[Problems to work on]:
a: In the post about Jane Austen's overrepresented words, whose introduction is the writer using to learn quantitative methods?
b: Rewrite the paragraph of the Austen post that begins "The list is interesting" as a brief list of its main points.

[Text]:
I’m on leave this semester to do work in the Digital Humanities, so I’ll be posting a lot about that. My interest in DH is not–or has not been–quantitative, but I am expanding my range by dabbling in quantitative methods, currently with the help of Ted Underwood’s wonderful introduction to the topic.

At the end of Ted’s post, he provides a dataset and a program he wrote to find groups of words that form something like stylistic signatures in authors and genres. I’ve been playing with the program, with fascinating results. I’ll share one here. This is the list of overrepresented words in Jane Austen’s works according to one of the measures Ted uses:


WORDS OVERREPRESENTED BY MANN-WHITNEY RHO
1 very 0.985 3283
2 wishing 0.984 154
3 staying 0.982 176
4 satisfied 0.977 188
5 fortnight 0.975 152
6 herself 0.973 1553
7 agreeable 0.973 350
8 be 0.971 2645
9 smallest 0.971 182
10 any 0.971 1112
11 really 0.968 555
12 acquaintance 0.967 462
13 excessively 0.967 91.8
14 nothing 0.967 639
15 assure 0.965 268
16 settled 0.964 261
17 marrying 0.964 196
18 much 0.964 841
19 attentions 0.962 212
20 encouraging 0.961 51
21 directly 0.96 290
22 deal 0.96 329
23 warmly 0.96 96.3
24 must 0.96 1141
25 sorry 0.958 198
26 certainly 0.957 323
27 not 0.957 2023
28 tolerably 0.957 95.9
29 handsome 0.957 136
30 quite 0.956 765
31 been 0.956 899
32 exactly 0.955 248
33 invitation 0.955 194
34 being 0.954 699
35 obliged 0.954 280
36 seeing 0.954 206
37 always 0.953 470
38 pleasantly 0.952 37.8
39 delighted 0.951 107
40 talked 0.95 342
41 perfectly 0.949 283
42 distressing 0.949 61.5
43 solicitude 0.949 89.7
44 comfortable 0.948 167
45 walking 0.948 129
46 continuing 0.947 39.1
47 engaged 0.945 120
48 enjoyment 0.942 122
49 dislike 0.941 86.7
50 talking 0.941 194

The list is interesting in many ways, especially in comparison to the corresponding lists for other authors, but I want to emphasize a side point. “Very” tops the list, and it may also top the list of words I discourage my students from using in their papers. (Mark Twain: “Substitute ‘damn’ every time you’re inclined to write ‘very;’ your editor will delete it and the writing will be just as it should be.”) And that’s not all: I push students to minimize adverbs, intensifiers, terms of certainty, and “to be” constructions. Such words infuse Austen’s list:


WORDS OVERREPRESENTED BY MANN-WHITNEY RHO
1 very 0.985 3283
8 be 0.971 2645
11 really 0.968 555
13 excessively 0.967 91.8
21 directly 0.96 290
23 warmly 0.96 96.3
26 certainly 0.957 323
28 tolerably 0.957 95.9
30 quite 0.956 765
31 been 0.956 899
32 exactly 0.955 248
34 being 0.954 699
37 always 0.953 470
38 pleasantly 0.952 37.8
41 perfectly 0.949 283

I’ve thought many times about writing a handout on style that outlines the conventional guidelines of modern, essayistic style with counterexamples from great literature. (What would Hamlet do without “to be”?) But this list encourages me to take such thinking a step further: Austen’s case alone could become the foundation of a unit on voice, style, and convention.

Stored data
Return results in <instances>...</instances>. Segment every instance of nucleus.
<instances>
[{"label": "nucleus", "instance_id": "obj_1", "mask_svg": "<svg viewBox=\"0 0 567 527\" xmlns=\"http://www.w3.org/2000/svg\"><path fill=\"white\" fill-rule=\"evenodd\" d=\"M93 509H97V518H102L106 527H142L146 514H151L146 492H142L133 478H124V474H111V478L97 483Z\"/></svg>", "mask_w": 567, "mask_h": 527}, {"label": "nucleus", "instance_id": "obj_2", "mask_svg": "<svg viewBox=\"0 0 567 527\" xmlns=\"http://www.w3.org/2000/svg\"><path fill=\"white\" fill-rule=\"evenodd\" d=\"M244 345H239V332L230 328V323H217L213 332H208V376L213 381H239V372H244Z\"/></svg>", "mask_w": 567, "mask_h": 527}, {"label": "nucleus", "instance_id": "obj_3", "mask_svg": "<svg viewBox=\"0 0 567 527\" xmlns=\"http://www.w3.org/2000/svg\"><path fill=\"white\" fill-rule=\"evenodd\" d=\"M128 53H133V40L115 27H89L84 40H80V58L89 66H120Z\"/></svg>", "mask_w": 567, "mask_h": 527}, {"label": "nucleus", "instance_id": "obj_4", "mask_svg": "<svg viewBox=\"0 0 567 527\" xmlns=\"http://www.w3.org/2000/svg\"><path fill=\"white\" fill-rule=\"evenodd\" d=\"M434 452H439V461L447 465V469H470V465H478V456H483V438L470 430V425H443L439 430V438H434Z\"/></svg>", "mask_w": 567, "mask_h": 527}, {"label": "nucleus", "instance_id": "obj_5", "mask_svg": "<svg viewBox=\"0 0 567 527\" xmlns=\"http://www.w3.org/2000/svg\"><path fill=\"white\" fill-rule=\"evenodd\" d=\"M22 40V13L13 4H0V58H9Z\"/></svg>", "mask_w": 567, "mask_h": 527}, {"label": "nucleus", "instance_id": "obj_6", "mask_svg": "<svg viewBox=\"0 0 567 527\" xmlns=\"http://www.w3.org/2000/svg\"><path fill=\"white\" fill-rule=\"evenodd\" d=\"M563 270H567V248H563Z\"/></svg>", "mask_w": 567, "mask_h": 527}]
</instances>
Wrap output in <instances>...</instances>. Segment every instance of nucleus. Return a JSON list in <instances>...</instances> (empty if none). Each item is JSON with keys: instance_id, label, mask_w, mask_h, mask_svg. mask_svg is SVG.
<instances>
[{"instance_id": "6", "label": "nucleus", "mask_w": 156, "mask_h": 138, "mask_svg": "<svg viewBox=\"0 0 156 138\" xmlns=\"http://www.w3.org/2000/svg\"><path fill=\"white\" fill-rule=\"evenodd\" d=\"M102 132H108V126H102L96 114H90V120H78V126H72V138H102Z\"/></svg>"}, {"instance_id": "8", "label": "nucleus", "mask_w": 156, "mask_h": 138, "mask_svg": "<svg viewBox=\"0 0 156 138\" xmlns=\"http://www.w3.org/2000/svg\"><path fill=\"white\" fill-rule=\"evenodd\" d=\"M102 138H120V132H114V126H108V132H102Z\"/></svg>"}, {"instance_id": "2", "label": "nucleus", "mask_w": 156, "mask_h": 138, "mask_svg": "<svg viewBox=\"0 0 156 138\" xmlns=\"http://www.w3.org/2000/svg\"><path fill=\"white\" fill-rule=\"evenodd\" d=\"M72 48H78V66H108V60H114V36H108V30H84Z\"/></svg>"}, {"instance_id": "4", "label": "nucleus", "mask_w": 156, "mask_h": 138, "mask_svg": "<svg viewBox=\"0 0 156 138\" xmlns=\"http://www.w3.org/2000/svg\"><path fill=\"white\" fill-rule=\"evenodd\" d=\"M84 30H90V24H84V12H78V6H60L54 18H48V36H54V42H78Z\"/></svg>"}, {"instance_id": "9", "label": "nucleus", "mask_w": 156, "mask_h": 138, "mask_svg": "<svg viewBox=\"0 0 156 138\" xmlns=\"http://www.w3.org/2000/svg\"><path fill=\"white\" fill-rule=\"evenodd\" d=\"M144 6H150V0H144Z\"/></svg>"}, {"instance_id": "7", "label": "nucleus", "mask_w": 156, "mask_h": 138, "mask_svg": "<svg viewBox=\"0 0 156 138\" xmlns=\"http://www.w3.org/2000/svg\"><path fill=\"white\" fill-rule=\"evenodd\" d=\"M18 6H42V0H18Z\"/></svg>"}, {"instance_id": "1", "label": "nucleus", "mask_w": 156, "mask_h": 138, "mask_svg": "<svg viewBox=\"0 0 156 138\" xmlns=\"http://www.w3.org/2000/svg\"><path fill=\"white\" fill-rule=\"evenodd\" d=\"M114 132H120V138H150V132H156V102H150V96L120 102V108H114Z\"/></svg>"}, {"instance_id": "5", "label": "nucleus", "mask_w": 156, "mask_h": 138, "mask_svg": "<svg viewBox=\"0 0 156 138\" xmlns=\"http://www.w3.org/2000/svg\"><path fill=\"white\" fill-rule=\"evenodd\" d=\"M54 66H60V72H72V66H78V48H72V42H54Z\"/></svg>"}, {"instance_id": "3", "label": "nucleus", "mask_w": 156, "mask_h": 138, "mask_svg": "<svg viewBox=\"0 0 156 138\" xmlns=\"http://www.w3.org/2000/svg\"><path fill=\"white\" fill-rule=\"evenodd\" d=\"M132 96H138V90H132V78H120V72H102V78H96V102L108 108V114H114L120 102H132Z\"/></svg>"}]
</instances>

[Answers per task]:
a: Ted Underwood's introduction.

b:
- The list is interesting in many ways, especially compared with other authors' lists, but the writer stresses a side point.
- "Very" tops the list, and it may also top the words the writer discourages students from using in papers.
- Mark Twain advised substituting "damn" for "very," since an editor will delete it and leave the writing as it should be.
- The writer also pushes students to minimize adverbs, intensifiers, terms of certainty, and "to be" constructions, and such words fill Austen's list.